一枚の絵から
銀座にある画廊を見て廻るという仕事があった。私には何かの成算があったのではない。また、そのなかの二、三の展覧会に関心があったわけではなかった。ただ闇雲に見て廻って美術雑誌に報告文を書くという仕事だった。
銀座には百六十軒の画廊があると言われている。その全部を見なければいけないというのではなかった。半分も廻ることができれば上等だったと思っていた。私に与えられた日数は二日間だった。
第一日目は、午後から三十軒ばかりを廻った。
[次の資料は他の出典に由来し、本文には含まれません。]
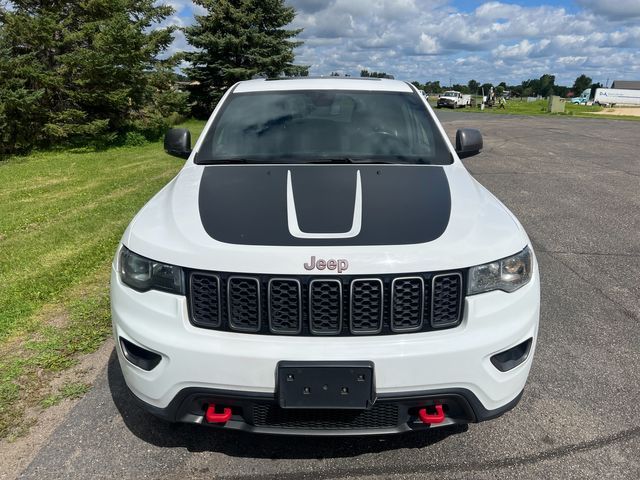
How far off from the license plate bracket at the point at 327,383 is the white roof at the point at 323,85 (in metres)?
2.43

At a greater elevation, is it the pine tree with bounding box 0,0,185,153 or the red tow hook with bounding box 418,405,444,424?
the pine tree with bounding box 0,0,185,153

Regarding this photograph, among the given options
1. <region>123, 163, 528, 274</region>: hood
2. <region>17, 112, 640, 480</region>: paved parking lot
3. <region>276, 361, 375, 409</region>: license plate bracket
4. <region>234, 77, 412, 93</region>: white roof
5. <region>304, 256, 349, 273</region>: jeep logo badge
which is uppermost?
<region>234, 77, 412, 93</region>: white roof

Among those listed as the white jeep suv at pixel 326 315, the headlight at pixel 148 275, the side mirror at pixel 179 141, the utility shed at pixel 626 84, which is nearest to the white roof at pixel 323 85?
the side mirror at pixel 179 141

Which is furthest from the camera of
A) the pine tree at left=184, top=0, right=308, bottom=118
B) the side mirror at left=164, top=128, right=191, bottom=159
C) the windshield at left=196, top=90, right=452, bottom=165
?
the pine tree at left=184, top=0, right=308, bottom=118

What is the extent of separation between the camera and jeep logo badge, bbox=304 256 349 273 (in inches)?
82.6

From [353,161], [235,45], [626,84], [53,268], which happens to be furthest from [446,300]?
[626,84]

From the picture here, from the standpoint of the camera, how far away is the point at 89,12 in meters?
14.9

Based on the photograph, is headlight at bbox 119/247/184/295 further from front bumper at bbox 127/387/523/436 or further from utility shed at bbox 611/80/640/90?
utility shed at bbox 611/80/640/90

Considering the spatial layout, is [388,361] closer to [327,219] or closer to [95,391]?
[327,219]

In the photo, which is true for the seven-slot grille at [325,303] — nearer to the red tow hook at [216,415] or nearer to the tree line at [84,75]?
the red tow hook at [216,415]

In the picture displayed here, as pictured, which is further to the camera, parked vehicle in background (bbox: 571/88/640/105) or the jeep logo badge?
parked vehicle in background (bbox: 571/88/640/105)

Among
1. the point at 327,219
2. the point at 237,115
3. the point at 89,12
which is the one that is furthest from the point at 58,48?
the point at 327,219

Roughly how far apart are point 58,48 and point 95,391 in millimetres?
14264

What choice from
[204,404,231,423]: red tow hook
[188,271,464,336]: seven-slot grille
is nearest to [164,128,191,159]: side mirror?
[188,271,464,336]: seven-slot grille
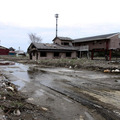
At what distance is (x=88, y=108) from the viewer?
432 centimetres

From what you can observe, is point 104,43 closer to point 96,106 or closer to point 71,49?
point 71,49

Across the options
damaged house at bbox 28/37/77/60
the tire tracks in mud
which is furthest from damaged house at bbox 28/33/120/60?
the tire tracks in mud

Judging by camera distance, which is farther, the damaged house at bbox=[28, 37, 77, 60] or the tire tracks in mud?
the damaged house at bbox=[28, 37, 77, 60]

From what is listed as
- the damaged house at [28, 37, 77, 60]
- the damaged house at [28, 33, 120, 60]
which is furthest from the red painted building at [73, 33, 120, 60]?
the damaged house at [28, 37, 77, 60]

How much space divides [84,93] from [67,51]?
28.5 m

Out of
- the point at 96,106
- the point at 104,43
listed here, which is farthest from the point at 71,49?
the point at 96,106

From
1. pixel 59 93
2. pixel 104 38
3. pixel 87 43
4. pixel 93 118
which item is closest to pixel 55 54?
pixel 87 43

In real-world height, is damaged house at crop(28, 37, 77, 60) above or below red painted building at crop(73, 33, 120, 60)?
below

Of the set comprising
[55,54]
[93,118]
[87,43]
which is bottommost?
Answer: [93,118]

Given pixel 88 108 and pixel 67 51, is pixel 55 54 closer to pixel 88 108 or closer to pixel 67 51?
pixel 67 51

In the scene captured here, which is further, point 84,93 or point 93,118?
point 84,93

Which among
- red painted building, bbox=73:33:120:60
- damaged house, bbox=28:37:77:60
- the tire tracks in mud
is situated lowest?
the tire tracks in mud

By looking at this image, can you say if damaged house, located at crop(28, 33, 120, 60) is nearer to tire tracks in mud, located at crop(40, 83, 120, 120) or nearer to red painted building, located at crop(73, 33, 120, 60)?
red painted building, located at crop(73, 33, 120, 60)

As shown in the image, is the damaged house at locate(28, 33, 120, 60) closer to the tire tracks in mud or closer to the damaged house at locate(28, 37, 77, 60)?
the damaged house at locate(28, 37, 77, 60)
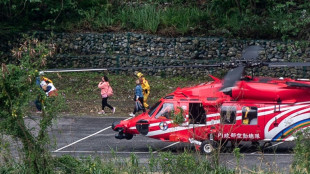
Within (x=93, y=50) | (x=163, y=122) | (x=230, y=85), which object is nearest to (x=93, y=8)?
(x=93, y=50)

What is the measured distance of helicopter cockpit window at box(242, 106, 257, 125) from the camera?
16.7m

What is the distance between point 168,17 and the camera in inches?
1136

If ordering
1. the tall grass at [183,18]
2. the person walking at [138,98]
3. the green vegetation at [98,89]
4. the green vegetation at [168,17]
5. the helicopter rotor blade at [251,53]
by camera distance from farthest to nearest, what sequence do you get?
the tall grass at [183,18], the green vegetation at [168,17], the green vegetation at [98,89], the person walking at [138,98], the helicopter rotor blade at [251,53]

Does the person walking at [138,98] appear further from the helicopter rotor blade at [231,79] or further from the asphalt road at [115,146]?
the helicopter rotor blade at [231,79]

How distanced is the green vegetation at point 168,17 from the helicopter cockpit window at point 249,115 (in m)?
10.4

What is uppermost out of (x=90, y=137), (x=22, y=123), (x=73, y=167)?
(x=22, y=123)

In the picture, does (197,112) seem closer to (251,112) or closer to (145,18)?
(251,112)

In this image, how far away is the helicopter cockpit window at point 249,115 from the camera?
16.7 metres

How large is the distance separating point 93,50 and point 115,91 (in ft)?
12.1

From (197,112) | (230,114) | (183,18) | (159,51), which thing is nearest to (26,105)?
(197,112)

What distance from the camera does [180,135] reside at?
1677cm

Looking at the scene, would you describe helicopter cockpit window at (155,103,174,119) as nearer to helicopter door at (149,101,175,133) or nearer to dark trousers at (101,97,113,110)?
helicopter door at (149,101,175,133)

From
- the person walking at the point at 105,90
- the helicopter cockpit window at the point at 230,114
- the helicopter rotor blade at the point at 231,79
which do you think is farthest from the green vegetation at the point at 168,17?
the helicopter rotor blade at the point at 231,79

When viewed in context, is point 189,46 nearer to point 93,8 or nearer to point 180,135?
point 93,8
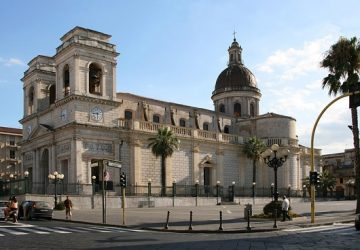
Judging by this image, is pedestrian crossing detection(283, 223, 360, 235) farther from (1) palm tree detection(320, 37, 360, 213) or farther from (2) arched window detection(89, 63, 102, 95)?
(2) arched window detection(89, 63, 102, 95)

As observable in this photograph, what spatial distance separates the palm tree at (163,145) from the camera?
59344 mm

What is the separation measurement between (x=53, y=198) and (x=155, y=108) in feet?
86.6

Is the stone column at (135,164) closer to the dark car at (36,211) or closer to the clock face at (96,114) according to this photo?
the clock face at (96,114)

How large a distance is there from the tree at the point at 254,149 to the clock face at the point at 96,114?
84.1ft

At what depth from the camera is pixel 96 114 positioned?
5703 centimetres

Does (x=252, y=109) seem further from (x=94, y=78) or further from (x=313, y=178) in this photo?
(x=313, y=178)

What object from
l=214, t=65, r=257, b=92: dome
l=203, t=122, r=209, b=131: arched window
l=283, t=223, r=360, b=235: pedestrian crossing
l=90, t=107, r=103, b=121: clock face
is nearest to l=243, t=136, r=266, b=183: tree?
l=203, t=122, r=209, b=131: arched window

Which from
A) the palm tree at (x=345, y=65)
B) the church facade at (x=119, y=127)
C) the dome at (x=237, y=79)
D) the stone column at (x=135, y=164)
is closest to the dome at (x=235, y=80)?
the dome at (x=237, y=79)

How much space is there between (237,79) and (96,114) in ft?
116

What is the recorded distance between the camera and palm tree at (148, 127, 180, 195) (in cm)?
5934

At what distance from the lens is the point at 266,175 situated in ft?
259

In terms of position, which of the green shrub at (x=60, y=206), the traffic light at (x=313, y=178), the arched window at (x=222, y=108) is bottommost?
the green shrub at (x=60, y=206)

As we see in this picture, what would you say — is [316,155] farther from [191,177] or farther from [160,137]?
[160,137]

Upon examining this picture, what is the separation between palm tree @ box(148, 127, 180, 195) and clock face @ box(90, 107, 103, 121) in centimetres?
702
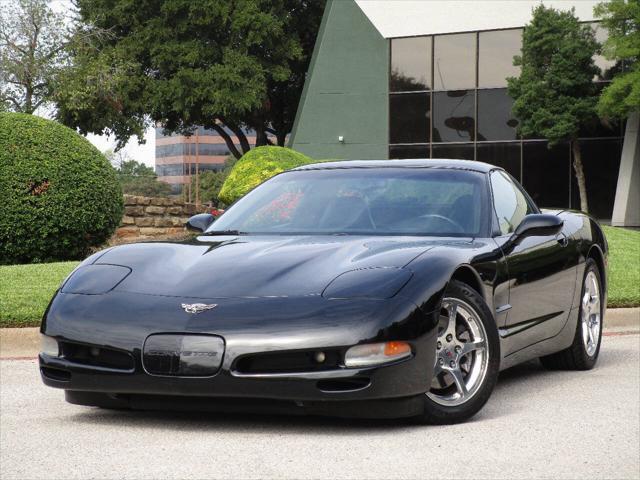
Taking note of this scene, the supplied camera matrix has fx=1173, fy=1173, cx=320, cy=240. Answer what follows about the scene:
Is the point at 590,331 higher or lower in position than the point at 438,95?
lower

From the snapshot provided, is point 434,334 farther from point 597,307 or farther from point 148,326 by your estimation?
point 597,307

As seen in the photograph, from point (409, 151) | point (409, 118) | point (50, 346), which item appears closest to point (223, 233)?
point (50, 346)

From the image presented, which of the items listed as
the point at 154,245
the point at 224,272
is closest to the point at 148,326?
the point at 224,272

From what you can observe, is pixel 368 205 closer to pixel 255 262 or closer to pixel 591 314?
pixel 255 262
主に、晴海通りの北側、京橋寄りの画廊を訪れた。銀座一丁目、二丁目、三丁目、それに四丁目の一部ということになる。これは、晴海通りの南側、つまり、四丁目から八丁目にある画廊とは趣が変わっていた。北側は、前衛的、実験的ということになろうか。若い無名の人達の展覧会が多い。会場は、古くて小さくて汚いものが多いと言ったら叱られるだろうか。また、絵画ブームに便乗して、空いている一室を画廊にしたという感じの店もあった。
六月の初めで、雨催いの暑い日だった。股は脹れて固くなり、肩で息をする感じになった。足の裏は、靴底の皮をいやに固いものに感じていた。運動靴に履きかえ、上衣をどこかに預ければいいのだけれど、著名な画家や彫刻家の展覧会も開かれているので、そういうわけにもいかない。
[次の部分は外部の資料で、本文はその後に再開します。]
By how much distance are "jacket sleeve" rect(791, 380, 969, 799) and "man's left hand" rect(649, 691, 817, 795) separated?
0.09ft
エレベーターがなくて、細い急な階段をあがった四階にあるという画廊もあった。疲れてしまって椅子に腰をおろしていると、お茶やコーヒーを淹れてくれる店もあった。私は絵を見ているふりをしていた。疲れたのは、画廊を探して歩き廻ったり、階段を駆け上ったりしたためだけではなかった。それぞれの作品が、自分を主張し、私に語りかけてくるからだった。それは、かなり生臭い感じのものだった。どれもが、愛してください、理解してくださいと叫んでいるように思われた。ハッタリの強いものも、拗ねているものも、そっぽを向いているものも、本心はそれだと思われた。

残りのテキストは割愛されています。